Work item:
Print out the records that follow, exactly and completely.

[Transcribed page contents]
--------------------------------------------------
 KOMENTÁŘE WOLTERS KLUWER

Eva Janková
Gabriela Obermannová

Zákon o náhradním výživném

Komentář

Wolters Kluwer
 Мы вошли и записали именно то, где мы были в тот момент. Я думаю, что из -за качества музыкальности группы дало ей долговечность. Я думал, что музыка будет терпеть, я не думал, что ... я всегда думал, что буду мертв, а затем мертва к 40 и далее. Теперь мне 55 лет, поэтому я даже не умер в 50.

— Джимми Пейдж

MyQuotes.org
--------------------------------------------------
Written response:
 KOMENTÁŘE WOLTERS KLUWER

Eva Janková
Gabriela Obermannová

Zákon o náhradním výživném

Komentář

Wolters Kluwer
 Мы вошли и записали именно то, где мы были в тот момент. Я думаю, что из -за качества музыкальности группы дало ей долговечность. Я думал, что музыка будет терпеть, я не думал, что ... я всегда думал, что буду мертв, а затем мертва к 40 и далее. Теперь мне 55 лет, поэтому я даже не умер в 50.

— Джимми Пейдж

MyQuotes.org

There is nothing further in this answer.